Their paper is more for the case of "we can't gather more data, so what to do?" but your solution is in line with optimal experimental design and choosing a utility function to distinguish between models using as little data as possible.


This is a pretty silly blog post. The complaint comes down to "a Bayesian model will always place a lower probability on outcomes that have not been observed than outcomes which have been observed already" which... of course it would! In what situation where you're trying to understand an exchangeable set of outcomes would you think you should put more probability on things that you haven't seen than those you have? The only things I can dream up violate exchangeability (ie for instance, a finite bag of different color marbles, where you draw without replacement).


So the argument is essentially that "not only if you pick the best thing fitting your finite data, but even if you take a weighted average over things that fit your finite data proportionally to how well they fit your finite data - you are still almost surely end up with something that fits your finite sample better than the general population (that this sample was drawn from)"?


Typically, we think of overfitting and underfitting as exclusive properties. IMO a large problem here is that the author's definition of overfitting is not inconsistent with underfitting. (Underfit indicates a poor fit on both the training and test sets, in general.)

For example, a simple model might underfit in general, but it may still fit the training set better than the test. If this happens yet both are poor fits, it is clearly underfitting and not overfitting. Yet by the article's definition, it would both be underfitting and overfitting simultaneously. So, I suspect this is not an ideal definition.


Am I missing something or is this argument only as strong as the (perfectly reasonable) claim that all models overfit unless they have a regularisation term?


The author is using a slightly different (but not wrong) definition of overfitting that possibly you are not used to.


We can safely say that Bayes is guaranteed to underfit compared to MLE.


Bayesian statistics is dumb. What's the point of using prior assumptions that are based on speculation? It's better to admitting your lack of knowledge, not jumping to conclusions without sufficient data, and processing data in an unbiased manner.

### Tasks for this exercise
1 - In the overfitting thread, what does underfitting generally indicate?
2 - According to the overfitting thread, why is the article's definition of overfitting not ideal?
3 - Extend the overfitting thread with the next part.
The data can be left aside.

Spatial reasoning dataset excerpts
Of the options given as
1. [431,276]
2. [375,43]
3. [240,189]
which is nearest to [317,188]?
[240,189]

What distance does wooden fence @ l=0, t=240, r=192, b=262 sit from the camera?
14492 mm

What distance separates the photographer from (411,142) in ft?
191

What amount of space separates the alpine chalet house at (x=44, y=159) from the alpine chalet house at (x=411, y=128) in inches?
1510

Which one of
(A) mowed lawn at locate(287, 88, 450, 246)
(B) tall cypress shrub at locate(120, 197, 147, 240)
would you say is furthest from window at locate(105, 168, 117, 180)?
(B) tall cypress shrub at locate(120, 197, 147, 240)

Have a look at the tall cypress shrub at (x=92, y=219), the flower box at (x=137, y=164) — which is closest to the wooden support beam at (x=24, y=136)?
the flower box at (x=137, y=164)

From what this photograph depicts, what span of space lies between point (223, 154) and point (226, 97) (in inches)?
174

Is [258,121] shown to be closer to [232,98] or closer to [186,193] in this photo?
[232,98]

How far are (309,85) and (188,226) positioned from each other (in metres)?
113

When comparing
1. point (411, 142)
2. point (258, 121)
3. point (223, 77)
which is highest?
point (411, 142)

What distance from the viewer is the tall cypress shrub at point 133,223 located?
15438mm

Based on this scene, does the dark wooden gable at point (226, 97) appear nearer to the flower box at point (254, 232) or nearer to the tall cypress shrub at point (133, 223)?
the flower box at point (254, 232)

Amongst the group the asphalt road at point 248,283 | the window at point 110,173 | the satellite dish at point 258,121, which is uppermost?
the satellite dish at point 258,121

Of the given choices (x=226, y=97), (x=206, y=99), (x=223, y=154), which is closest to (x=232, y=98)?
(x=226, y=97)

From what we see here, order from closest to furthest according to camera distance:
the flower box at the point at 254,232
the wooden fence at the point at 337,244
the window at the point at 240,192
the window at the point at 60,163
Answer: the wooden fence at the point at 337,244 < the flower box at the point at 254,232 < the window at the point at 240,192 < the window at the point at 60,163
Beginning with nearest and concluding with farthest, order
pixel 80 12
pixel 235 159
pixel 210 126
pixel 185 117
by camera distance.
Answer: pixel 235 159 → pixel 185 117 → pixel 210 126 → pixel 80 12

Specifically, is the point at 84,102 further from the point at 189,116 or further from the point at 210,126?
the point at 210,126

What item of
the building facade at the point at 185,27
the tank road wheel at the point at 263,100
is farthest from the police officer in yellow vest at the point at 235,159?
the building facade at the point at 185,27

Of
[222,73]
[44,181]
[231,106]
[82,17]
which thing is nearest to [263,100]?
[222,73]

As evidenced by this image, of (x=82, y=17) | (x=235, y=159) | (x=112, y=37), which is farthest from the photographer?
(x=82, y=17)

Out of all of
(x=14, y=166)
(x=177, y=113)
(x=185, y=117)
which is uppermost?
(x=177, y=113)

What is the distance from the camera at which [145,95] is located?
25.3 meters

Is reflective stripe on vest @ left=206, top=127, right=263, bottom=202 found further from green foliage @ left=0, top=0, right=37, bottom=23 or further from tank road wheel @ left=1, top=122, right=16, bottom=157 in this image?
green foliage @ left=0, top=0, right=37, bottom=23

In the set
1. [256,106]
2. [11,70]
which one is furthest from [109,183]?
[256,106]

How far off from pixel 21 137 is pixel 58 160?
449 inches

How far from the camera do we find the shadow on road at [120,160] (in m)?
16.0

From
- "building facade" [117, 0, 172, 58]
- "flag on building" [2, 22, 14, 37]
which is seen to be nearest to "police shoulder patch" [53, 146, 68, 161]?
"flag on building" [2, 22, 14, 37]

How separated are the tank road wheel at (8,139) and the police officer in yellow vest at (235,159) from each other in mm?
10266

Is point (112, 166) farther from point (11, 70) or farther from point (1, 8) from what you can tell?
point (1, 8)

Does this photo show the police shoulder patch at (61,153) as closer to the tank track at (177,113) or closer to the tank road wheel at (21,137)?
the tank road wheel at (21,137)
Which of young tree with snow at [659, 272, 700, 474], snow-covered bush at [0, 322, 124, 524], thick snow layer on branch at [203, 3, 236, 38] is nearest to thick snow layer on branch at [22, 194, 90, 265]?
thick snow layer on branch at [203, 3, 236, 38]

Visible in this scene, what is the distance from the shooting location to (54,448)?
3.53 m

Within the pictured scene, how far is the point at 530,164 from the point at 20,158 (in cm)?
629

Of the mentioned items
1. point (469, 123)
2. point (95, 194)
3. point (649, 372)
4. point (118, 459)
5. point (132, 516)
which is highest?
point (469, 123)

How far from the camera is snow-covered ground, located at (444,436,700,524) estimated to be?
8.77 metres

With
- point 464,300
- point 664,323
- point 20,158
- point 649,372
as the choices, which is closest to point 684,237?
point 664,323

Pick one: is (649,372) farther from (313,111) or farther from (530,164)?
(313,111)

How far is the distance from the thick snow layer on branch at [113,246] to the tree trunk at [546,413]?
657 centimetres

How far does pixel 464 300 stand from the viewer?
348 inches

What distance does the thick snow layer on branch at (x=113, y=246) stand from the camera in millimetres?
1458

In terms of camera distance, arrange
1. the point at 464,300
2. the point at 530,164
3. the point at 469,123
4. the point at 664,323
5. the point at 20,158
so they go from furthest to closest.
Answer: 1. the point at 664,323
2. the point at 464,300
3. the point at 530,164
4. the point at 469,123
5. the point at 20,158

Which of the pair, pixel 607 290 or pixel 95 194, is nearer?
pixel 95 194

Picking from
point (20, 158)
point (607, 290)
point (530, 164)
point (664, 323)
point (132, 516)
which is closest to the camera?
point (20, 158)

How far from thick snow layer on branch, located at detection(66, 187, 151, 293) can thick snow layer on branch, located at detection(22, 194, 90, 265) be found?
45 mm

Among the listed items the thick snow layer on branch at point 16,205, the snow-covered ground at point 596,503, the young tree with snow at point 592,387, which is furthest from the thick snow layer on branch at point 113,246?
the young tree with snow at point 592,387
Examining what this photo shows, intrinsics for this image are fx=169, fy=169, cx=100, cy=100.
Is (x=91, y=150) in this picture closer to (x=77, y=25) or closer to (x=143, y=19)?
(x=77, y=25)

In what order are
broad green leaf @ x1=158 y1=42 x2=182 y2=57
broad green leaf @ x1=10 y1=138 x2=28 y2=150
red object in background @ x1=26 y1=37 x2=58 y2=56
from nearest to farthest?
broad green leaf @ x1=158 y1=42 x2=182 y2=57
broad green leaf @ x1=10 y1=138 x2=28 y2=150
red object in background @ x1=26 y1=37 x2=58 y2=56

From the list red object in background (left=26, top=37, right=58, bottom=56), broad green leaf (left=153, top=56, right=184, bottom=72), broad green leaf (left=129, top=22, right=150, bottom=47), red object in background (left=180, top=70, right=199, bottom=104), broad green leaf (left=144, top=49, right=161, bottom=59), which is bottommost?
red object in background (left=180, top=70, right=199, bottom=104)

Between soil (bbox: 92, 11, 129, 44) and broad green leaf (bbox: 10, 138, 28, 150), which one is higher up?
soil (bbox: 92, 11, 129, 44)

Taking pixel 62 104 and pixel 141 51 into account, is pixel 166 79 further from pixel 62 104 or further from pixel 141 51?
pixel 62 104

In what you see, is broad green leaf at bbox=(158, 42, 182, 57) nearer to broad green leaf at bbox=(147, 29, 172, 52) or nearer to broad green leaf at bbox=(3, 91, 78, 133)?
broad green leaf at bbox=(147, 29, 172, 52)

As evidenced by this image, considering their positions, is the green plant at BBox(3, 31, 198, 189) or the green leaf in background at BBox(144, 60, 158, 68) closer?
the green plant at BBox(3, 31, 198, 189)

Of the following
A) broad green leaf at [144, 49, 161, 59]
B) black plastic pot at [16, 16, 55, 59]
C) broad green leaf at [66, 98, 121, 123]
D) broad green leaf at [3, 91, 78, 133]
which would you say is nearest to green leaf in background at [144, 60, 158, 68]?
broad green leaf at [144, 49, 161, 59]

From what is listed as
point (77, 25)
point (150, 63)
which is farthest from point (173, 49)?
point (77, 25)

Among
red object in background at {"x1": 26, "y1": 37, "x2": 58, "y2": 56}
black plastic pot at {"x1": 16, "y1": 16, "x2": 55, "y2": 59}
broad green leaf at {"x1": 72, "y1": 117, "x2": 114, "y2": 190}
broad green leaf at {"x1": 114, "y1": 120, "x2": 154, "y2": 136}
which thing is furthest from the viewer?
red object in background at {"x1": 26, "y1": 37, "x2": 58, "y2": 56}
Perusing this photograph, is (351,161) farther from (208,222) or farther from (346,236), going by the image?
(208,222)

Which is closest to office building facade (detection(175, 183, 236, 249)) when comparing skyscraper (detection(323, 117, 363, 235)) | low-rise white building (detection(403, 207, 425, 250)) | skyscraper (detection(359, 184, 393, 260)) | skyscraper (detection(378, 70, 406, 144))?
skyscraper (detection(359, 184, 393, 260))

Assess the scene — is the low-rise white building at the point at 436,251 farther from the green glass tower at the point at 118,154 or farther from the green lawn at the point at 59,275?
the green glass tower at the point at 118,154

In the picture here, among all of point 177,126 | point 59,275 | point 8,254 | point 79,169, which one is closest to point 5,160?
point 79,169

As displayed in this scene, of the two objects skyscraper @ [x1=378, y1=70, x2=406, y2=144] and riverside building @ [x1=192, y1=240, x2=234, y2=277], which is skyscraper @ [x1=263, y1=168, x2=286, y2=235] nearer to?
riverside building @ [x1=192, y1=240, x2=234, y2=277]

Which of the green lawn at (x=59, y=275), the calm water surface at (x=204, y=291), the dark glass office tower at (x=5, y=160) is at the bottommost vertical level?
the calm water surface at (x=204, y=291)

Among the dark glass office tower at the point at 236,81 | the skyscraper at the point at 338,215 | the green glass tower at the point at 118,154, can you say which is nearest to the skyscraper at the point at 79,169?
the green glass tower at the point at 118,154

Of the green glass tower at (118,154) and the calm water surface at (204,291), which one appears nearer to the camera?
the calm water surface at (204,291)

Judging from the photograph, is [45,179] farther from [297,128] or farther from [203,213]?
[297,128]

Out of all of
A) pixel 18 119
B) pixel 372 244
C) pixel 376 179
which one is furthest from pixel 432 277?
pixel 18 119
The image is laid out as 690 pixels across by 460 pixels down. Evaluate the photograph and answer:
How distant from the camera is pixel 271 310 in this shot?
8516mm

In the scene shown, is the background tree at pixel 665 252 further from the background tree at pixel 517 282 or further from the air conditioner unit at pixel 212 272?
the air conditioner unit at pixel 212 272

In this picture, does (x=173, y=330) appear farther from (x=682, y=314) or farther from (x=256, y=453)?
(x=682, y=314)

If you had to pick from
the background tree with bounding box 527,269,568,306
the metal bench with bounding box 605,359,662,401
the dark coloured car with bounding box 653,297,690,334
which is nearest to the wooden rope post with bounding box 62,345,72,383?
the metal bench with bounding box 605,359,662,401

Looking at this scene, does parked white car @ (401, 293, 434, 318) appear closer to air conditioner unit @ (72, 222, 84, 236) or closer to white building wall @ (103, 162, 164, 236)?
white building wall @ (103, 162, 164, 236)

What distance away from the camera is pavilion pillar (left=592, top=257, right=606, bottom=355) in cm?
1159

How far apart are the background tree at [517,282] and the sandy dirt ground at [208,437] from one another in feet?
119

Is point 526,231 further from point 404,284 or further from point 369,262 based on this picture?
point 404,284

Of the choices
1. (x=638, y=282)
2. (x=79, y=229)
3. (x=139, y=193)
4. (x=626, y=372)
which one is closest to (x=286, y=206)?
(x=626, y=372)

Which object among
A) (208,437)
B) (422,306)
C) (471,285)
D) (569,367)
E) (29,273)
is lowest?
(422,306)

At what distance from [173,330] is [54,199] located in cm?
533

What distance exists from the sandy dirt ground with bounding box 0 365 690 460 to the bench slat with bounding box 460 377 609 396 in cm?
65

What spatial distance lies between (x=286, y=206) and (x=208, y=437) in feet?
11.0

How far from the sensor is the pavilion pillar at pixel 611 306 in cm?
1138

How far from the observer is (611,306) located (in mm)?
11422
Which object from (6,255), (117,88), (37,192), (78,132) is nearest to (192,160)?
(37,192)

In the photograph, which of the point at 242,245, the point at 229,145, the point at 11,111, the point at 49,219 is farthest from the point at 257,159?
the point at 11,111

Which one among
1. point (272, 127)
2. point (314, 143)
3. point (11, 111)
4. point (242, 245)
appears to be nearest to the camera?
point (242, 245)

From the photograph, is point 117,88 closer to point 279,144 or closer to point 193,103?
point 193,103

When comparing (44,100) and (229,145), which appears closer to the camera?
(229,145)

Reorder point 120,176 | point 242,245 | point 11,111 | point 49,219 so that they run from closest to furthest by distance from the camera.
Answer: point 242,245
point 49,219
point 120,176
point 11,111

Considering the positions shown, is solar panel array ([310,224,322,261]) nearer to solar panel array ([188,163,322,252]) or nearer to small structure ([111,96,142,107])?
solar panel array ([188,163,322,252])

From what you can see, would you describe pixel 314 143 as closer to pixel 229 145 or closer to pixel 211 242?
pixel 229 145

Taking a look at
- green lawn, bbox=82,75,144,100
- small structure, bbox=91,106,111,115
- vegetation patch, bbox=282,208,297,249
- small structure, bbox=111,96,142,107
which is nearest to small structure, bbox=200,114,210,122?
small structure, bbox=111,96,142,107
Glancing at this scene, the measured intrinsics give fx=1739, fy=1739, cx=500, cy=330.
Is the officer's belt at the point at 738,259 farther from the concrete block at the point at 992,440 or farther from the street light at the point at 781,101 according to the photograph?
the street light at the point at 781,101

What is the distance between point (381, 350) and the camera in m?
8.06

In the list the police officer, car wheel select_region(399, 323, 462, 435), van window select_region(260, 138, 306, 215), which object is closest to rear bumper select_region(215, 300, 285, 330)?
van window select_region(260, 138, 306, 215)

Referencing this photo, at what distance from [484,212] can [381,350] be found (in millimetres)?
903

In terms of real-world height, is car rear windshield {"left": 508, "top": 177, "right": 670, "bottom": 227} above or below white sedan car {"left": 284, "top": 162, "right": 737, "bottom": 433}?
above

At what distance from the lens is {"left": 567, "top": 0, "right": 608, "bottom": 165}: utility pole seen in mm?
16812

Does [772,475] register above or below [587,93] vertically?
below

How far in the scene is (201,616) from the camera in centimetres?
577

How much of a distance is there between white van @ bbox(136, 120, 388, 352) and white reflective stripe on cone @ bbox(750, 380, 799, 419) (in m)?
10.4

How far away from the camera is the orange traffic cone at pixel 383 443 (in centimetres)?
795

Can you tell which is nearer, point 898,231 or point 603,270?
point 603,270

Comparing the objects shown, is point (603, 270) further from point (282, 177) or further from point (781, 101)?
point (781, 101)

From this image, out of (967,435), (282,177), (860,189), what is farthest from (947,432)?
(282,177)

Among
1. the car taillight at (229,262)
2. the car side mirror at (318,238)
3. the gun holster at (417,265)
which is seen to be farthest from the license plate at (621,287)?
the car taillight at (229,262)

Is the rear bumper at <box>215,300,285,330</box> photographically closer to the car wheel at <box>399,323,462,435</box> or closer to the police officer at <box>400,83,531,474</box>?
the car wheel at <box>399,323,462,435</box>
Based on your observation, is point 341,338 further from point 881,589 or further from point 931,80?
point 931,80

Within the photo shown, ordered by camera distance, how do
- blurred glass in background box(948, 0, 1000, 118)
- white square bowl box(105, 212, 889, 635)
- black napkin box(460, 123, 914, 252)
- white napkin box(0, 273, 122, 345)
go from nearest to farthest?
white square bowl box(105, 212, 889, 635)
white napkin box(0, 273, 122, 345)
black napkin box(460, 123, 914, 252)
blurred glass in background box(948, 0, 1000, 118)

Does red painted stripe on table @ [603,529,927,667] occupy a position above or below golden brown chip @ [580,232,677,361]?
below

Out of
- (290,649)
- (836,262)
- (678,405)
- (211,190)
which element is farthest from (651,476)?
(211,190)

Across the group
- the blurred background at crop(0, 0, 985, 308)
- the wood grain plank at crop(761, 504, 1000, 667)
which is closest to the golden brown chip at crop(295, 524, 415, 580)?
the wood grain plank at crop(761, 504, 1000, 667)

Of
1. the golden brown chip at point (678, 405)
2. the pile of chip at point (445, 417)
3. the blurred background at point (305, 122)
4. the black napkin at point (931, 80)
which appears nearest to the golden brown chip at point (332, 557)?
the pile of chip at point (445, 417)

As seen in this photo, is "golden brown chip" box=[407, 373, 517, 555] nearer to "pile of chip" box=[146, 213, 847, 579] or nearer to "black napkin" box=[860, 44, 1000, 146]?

### The answers
1 - A poor fit on both the training and test sets.

2 - That definition doesn't exclude underfitting. A simple model might fit poorly on both the training and test sets while still fitting the training set better. Such a model is clearly underfitting, yet the article's definition would call it overfitting and underfitting at once.

3 -
The prior represents your current state of knowledge, whatever that may be. If you have a total lack of knowledge, your prior is uniform over all possible states.

It is never proper to fabricate a biased (e.g. non-uniform) prior without any knowledge/information, that is not in any way part of Bayesian Inference. If you do have some extremely weak evidence, you use it accordingly with an extremely weak prior.

To paraphrase E.T. Jaynes, the rules of probability theory (e.g. Bayes Theorem) are the unique logically consistent way to reason about uncertainty.


I'm not sure total lack of knowledge can ever be encoded into a prior distribution, and if it can, I think Jeffreys prior makes a more compelling case than a uniform prior. After all, to believe that all possible values of the prior parameter are equally likely, is to believe that all possible values of its square are not.


How can your prior be uniform if the hypothesis class is unbounded?


How can the hypothesis class be unbounded?

Anyway, you can define a sequence of solutions with bounded uniform priors and calculate the limiting solution. For any given data set when the endpoints of the intervals go to +/-infinity the solution will converge to the uniform prior one - if it exist.


I discussed this in another reply in this thread, but I can't personally think of any examples where the hypothesis is unbounded. The laws of physics, computation, the human mind, measuring instruments, etc. all impose bounds on real world problems.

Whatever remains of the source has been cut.